Given exercise 1 => Count the lines in the entries that contain the word "attached", with case significant, and reply with the number alone.

Reading passage =>
_____

As the saying goes: "a smooth sea never made a skilful sailor", and I think this saying is a fair reflection of Team SCA's experience of the infamous Southern Ocean in leg five of the Volvo Ocean Race.
In just 24 hours we experienced some of the most spectacular and nail-biting sailing you can imagine. After a total wipe out that completely shredded our sails, the boat was a complete mess. It's the kind of mess where you don't really know where to start and the deck was completely littered with sheets, halyards and broken batons.
Fortunately the whole crew were safe and we did not suffer any major injuries, but it did mean a few days of wading in debris.
I spoke briefly a couple of blogs ago about our sponsor SCA's Bodyform brand and its 'Live Fearless' campaign, and this incident couldn't be more fitting of the campaign's ethos of challenging your fears.
When everything happened it was wet, brutal and cold and we were surfing down the swell in 20 to 25 knots. We were happily speeding along when we had a few small wipe outs. I looked out at the girls on deck - they were struggling, scared, and you could literally cut the tension with a knife.
I knew things were getting bad when we heard the call, "all hands on deck" and what occurred next happened very quickly. Before we even had chance to put on our gear so that we could lend a helping hand, the squall hit us and pressed us down on the starboard side. With the full force of the Southern Ocean pushing me down, I just remember thinking that there was no way I could physically pull myself back up.
At the same time the front sail exploded and landed in the water, acting like a huge anchor that made the boat incredibly hard to steer, forcing us into what is called a Chinese gybe. This is where the upper section of the main sail moves across the boat whilst the lower section and boom remain on the original side of the vessel. The big problem this is that it means all of our weight distribution was completely on the wrong side, pulling the boat under.

_____

Information supplied =>
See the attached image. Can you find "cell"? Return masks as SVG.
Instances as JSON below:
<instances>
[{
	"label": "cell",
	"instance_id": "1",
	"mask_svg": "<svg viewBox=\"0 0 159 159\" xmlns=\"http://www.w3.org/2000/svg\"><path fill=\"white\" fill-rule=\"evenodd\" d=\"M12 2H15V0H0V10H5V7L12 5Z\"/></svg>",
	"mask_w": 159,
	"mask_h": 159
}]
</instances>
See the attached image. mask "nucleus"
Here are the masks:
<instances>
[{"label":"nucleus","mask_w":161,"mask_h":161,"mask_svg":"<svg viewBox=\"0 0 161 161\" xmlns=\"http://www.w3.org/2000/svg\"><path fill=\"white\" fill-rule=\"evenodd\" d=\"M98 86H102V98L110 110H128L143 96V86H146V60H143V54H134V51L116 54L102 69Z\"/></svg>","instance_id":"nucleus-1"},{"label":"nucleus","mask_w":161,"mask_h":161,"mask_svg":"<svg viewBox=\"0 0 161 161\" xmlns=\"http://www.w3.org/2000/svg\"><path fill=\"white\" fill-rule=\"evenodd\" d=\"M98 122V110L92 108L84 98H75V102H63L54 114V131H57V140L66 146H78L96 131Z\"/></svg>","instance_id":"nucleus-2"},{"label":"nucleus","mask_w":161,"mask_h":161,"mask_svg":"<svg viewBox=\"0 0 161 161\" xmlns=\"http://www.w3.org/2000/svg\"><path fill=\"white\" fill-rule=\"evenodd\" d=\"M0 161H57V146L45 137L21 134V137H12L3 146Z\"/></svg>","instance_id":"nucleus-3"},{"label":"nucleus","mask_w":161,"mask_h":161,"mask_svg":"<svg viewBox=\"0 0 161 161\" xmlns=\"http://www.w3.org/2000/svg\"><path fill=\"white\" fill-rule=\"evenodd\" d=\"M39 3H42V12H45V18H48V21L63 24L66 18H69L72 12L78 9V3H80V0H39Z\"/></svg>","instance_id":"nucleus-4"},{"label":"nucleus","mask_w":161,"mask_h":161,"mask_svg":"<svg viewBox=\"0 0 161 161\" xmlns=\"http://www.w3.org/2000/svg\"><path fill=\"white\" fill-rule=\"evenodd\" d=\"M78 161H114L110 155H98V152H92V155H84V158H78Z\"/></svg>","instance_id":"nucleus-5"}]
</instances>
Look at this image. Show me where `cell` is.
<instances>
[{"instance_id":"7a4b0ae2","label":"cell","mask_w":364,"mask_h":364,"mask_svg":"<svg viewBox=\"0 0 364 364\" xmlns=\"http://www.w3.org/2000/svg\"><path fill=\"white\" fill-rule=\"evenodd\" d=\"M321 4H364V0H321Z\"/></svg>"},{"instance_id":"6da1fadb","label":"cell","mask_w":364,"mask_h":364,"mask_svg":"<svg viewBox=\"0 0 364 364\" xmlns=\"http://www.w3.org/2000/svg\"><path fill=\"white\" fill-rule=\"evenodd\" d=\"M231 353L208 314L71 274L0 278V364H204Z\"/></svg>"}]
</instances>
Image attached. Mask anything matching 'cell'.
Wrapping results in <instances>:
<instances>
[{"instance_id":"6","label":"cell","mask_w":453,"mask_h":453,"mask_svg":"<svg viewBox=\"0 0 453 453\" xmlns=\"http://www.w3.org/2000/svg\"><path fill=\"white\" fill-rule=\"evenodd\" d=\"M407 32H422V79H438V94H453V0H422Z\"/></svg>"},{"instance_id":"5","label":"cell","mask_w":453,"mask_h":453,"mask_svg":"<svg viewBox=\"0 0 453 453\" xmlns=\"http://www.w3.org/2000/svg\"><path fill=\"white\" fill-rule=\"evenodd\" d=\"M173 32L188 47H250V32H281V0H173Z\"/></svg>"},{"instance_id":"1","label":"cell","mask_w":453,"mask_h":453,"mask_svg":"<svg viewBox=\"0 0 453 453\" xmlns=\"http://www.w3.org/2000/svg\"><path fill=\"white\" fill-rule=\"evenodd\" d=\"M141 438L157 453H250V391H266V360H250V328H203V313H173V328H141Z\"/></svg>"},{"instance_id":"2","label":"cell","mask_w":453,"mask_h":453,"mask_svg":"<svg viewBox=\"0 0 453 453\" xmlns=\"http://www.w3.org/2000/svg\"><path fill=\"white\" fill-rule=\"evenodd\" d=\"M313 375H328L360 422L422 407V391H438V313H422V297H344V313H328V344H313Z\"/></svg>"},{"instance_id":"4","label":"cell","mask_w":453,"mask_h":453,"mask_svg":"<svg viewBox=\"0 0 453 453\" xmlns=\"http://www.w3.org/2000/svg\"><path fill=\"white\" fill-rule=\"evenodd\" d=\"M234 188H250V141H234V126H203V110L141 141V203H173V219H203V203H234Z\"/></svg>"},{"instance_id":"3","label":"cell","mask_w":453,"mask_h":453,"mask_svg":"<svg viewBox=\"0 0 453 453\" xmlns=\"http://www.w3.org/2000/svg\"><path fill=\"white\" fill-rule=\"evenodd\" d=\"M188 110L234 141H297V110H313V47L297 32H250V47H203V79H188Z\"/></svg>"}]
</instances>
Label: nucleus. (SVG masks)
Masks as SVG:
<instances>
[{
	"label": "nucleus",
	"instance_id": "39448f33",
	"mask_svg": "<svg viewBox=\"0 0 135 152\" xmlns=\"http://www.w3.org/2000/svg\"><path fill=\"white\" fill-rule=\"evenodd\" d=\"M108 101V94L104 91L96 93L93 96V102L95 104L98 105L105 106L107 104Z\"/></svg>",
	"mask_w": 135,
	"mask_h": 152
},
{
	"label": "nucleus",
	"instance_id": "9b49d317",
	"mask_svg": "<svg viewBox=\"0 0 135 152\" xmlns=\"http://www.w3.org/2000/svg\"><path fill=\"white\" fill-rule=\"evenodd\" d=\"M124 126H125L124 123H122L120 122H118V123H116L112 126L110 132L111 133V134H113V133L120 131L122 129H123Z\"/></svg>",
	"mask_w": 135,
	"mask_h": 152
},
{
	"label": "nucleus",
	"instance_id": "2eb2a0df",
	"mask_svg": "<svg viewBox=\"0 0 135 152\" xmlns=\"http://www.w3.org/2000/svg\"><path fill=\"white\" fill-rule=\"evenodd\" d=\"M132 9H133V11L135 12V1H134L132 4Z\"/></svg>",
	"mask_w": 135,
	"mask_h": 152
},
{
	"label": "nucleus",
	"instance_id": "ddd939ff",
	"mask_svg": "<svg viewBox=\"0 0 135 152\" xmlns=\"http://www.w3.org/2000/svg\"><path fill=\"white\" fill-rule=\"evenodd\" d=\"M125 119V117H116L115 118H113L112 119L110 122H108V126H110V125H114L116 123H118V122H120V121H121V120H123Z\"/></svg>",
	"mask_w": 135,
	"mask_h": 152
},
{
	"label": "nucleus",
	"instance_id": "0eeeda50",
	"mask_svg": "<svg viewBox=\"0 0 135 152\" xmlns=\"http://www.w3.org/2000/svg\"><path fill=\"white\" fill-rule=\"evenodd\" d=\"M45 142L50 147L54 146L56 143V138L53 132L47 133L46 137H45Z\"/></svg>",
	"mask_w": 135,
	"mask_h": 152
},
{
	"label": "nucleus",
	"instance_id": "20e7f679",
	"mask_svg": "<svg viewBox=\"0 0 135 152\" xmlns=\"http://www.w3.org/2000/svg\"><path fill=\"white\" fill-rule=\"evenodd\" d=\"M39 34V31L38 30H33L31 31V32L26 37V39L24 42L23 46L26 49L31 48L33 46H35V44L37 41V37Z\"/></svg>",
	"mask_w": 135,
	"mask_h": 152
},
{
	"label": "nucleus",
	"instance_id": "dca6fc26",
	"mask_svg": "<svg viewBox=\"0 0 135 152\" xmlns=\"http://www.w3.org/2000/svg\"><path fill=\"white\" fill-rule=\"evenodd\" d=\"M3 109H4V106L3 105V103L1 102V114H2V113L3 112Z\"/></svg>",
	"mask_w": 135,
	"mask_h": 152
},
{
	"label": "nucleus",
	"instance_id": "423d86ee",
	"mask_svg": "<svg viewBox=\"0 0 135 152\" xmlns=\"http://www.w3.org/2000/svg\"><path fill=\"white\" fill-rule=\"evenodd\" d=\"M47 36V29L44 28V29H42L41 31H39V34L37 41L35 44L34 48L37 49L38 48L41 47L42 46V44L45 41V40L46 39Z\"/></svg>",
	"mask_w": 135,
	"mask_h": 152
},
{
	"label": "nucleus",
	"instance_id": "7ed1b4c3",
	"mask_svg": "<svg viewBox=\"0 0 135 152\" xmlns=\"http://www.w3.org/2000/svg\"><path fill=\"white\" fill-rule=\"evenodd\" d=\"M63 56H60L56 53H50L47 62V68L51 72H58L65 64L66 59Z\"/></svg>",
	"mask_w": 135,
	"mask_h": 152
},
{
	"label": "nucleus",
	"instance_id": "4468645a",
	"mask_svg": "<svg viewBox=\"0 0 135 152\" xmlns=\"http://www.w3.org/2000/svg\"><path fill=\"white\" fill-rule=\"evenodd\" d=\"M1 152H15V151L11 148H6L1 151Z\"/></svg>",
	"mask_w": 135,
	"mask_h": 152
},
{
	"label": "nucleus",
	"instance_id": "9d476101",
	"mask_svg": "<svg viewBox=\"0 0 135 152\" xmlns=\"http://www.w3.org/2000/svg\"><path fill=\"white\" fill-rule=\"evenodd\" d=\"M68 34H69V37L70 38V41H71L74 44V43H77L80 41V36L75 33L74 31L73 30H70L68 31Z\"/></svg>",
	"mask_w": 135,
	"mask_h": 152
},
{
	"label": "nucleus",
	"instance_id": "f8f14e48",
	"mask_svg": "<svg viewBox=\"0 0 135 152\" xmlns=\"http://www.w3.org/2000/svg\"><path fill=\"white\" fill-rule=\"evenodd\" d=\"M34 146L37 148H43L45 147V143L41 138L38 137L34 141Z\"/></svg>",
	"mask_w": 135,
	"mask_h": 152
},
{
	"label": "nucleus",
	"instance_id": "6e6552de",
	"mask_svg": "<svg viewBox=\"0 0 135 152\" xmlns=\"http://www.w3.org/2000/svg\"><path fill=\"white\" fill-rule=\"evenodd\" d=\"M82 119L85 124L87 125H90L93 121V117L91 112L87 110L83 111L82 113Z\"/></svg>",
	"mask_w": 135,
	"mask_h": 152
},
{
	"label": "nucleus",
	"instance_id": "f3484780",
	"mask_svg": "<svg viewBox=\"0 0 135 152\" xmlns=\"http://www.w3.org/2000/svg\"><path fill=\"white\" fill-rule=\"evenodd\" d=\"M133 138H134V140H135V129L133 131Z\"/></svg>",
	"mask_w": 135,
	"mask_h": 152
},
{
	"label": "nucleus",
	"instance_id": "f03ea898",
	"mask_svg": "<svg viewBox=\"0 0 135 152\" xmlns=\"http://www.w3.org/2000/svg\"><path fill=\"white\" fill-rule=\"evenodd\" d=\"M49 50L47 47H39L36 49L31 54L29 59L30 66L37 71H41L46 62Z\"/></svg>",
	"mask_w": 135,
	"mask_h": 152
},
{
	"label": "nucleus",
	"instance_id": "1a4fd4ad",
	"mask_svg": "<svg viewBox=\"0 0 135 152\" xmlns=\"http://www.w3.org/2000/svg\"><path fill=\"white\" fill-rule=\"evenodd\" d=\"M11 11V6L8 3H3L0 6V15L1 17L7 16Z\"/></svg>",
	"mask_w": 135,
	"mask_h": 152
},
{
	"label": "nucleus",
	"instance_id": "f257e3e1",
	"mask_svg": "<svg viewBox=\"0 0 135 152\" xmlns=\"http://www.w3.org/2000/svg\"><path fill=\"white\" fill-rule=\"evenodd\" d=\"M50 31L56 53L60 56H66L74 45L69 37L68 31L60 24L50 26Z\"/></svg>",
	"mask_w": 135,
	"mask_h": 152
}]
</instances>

_____

Given exercise 2 => According to the sailing blog, what maneuver was the boat forced into after the front sail exploded and landed in the water?

Correct result 1 => 3

Correct result 2 => A Chinese gybe.